The water creature paused, looked at the offering, and made one last sudden jerk on her victim that produced the sound of a breaking bone.  She dropped her victim to the deck, grabbed the offering, and was gone over the railing into the sea in a flash.  The land lover who'd pleaded for his friend had, sensibly, prostrated himself as soon as the offering was taken.
The victim had stopped screaming and was crying on the deck, one arm in completely the wrong place.
"That," said Captain Faroche when she was a position to stand over him, "is why we do not disrespect the sailors' gods.  Ever.  Our sailmaker will do what he can for your injury, but we'll all be on short water until we get to port.  I don't want to see you out of your cabin until then, and then I never want to see you again.  You can find another way home when your business is done."  She gestured for her crew to take him away.  Then she turned to the man who was still flat on his face on the deck and said, "You can get up now, she's gone."

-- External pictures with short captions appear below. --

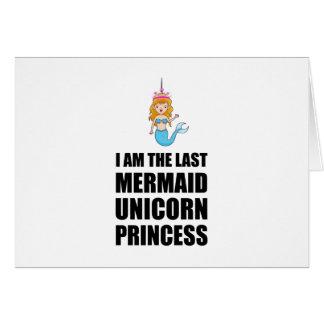 Cartão Última princesa da sereia do unicórnio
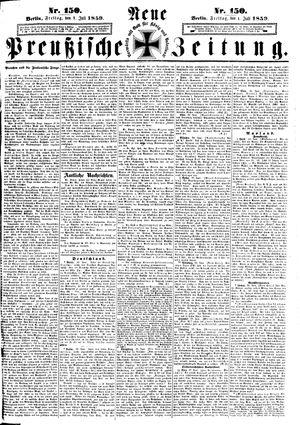 Neue preußische Zeitung vom 01.07.1859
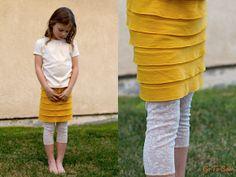 30 Minute Tutorial: Ruffle Knit Skirt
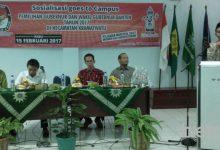 sosialisasi Pilgub Banten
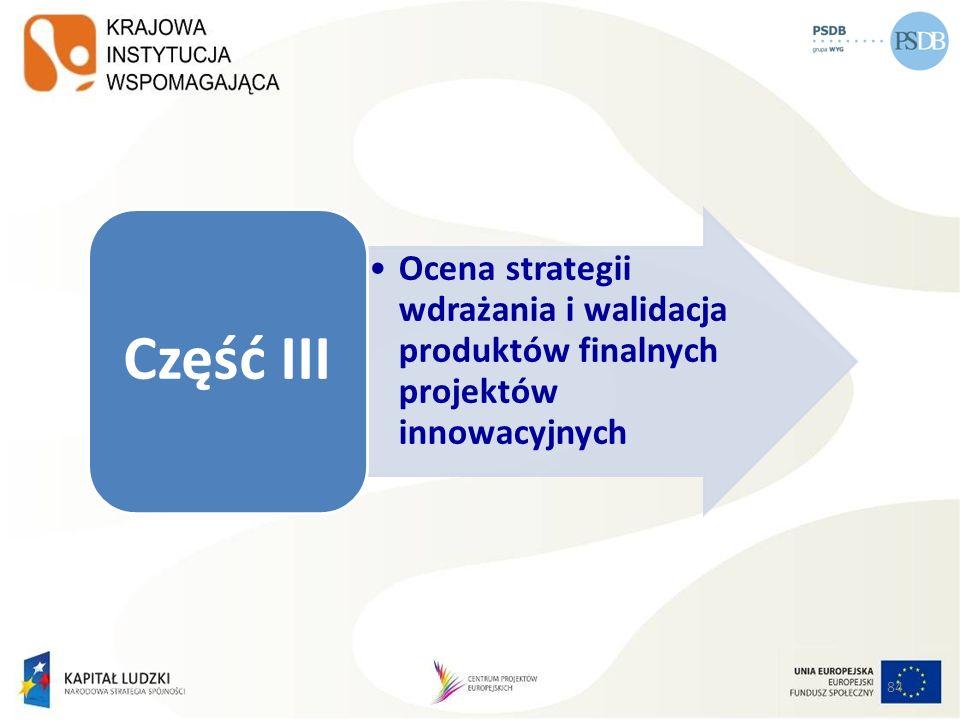 Ocena strategii wdrażania i walidacja produktów finalnych projektów innowacyjnych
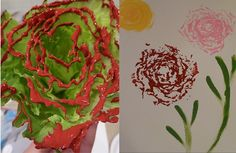 Veggie painting with lettuce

He rolled over on his back and said, "This is why I didn't go to work on my uncle's farm.  The hooved gods are just like that. Only not made of water, and with hooves.  A nice quiet town life was what I wanted."  He sat up, then stood and bowed.  "My apologies, ma'am, for my companion's actions.  He should not have done any of the things that he did today.  The best that can be said is that he takes his duties to the religion of the towns very seriously."  He shook his head and added, "I don't think that any of them have seen any of your gods or the hooved gods before.  I can hope that they don't think belief in them foolish anymore."
"You did well to rescue him," replied Captain Faroche, "but that wasn't the Mermother or the Wind Lass.  It was one of the ocean spirits that serves the Mermother, and just because one has gone, it doesn't mean that there won't be more if we disrespect the gods' gift again."
The man shuddered.
Captain Faroche smiled to herself and asked, "So, what did you say your name was?"  She didn't think she'd heard it and hadn't bothered to ask.  Partly, because the passengers' requirement for a fast passage had made her suspect that she didn't want to be in possession of relevant details if anyone came asking.
"Rodrigue Fabriticus," he replied, taking a sharp look at her.
She asked, "Would you care to take wine with me over lunch, Rodrigue Fabriticus?  We could discuss what the town gods might want of men.  Out here, where it's safe to do so."
The corner of his mouth quirked.  "Rumours, gossip, and hearsay?  I would love to, Captain Faroche. I hear that the nearest town is still several days sailing away."